Task inputs.
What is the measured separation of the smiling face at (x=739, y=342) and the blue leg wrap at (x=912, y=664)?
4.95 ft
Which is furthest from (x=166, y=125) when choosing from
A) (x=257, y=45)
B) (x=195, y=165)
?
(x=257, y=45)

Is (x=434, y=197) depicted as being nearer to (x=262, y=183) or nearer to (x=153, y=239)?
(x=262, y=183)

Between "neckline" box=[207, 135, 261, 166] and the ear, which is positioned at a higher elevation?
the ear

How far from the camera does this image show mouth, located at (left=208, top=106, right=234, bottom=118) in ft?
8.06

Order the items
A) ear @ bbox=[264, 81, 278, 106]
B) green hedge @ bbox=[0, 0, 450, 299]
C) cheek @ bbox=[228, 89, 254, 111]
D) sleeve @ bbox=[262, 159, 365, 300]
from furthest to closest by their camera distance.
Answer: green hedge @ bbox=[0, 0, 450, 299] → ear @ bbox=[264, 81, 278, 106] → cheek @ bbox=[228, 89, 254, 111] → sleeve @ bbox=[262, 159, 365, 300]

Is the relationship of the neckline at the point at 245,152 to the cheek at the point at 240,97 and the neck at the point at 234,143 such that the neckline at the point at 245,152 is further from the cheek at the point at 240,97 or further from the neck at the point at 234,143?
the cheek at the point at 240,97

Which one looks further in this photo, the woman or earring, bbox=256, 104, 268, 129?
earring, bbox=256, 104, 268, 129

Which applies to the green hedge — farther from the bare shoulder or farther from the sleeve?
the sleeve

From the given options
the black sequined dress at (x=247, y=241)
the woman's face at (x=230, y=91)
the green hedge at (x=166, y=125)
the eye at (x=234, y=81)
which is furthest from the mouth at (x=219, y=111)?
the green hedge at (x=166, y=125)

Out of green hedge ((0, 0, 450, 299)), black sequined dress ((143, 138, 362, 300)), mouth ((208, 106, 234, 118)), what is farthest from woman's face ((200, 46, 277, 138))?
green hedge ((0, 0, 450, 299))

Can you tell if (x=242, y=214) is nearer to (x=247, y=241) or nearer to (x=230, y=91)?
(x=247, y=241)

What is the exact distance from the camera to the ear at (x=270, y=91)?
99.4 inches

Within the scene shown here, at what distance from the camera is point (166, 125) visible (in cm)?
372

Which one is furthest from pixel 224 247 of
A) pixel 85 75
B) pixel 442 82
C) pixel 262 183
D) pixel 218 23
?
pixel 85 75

Job.
Output the data above again, line for line, with no changes.

Response.
What is the measured separation of the smiling face at (x=739, y=342) and the blue leg wrap at (x=912, y=664)?
4.95 ft
Which is furthest from (x=166, y=125) when choosing from
A) (x=257, y=45)
B) (x=195, y=165)
?
(x=257, y=45)

Is (x=434, y=197) depicted as being nearer to (x=262, y=183) or nearer to (x=153, y=239)?
(x=262, y=183)

Between "neckline" box=[207, 135, 261, 166] and the ear, which is positioned at a higher elevation?
the ear

How far from the camera does this image show mouth, located at (left=208, top=106, right=234, bottom=118) in ft?
8.06

Order the items
A) ear @ bbox=[264, 81, 278, 106]
B) green hedge @ bbox=[0, 0, 450, 299]
C) cheek @ bbox=[228, 89, 254, 111]
D) sleeve @ bbox=[262, 159, 365, 300]
from furthest to closest by their camera distance.
Answer: green hedge @ bbox=[0, 0, 450, 299] → ear @ bbox=[264, 81, 278, 106] → cheek @ bbox=[228, 89, 254, 111] → sleeve @ bbox=[262, 159, 365, 300]

Is the relationship of the neckline at the point at 245,152 to the cheek at the point at 240,97 and the neck at the point at 234,143 such that the neckline at the point at 245,152 is further from the cheek at the point at 240,97 or further from the neck at the point at 234,143?
the cheek at the point at 240,97

Which one looks further in this photo, the woman or earring, bbox=256, 104, 268, 129?
earring, bbox=256, 104, 268, 129

Which applies to the green hedge — farther from the bare shoulder or farther from the sleeve?
the sleeve

From the given options
the black sequined dress at (x=247, y=241)
the woman's face at (x=230, y=91)
the green hedge at (x=166, y=125)
the eye at (x=234, y=81)
which is furthest from the mouth at (x=219, y=111)?
the green hedge at (x=166, y=125)

Out of green hedge ((0, 0, 450, 299)), black sequined dress ((143, 138, 362, 300)), mouth ((208, 106, 234, 118)), what is farthest from woman's face ((200, 46, 277, 138))?
green hedge ((0, 0, 450, 299))

Can you tell if (x=242, y=214) is nearer to (x=247, y=241) or nearer to (x=230, y=91)?
(x=247, y=241)

What is the exact distance from the camera to the ear at (x=270, y=91)?
99.4 inches

Within the scene shown here, at what distance from the camera is point (166, 125) visible (in cm)?
372

Which one is furthest from pixel 224 247 of
A) pixel 85 75
B) pixel 442 82
C) pixel 262 183
D) pixel 218 23
?
pixel 85 75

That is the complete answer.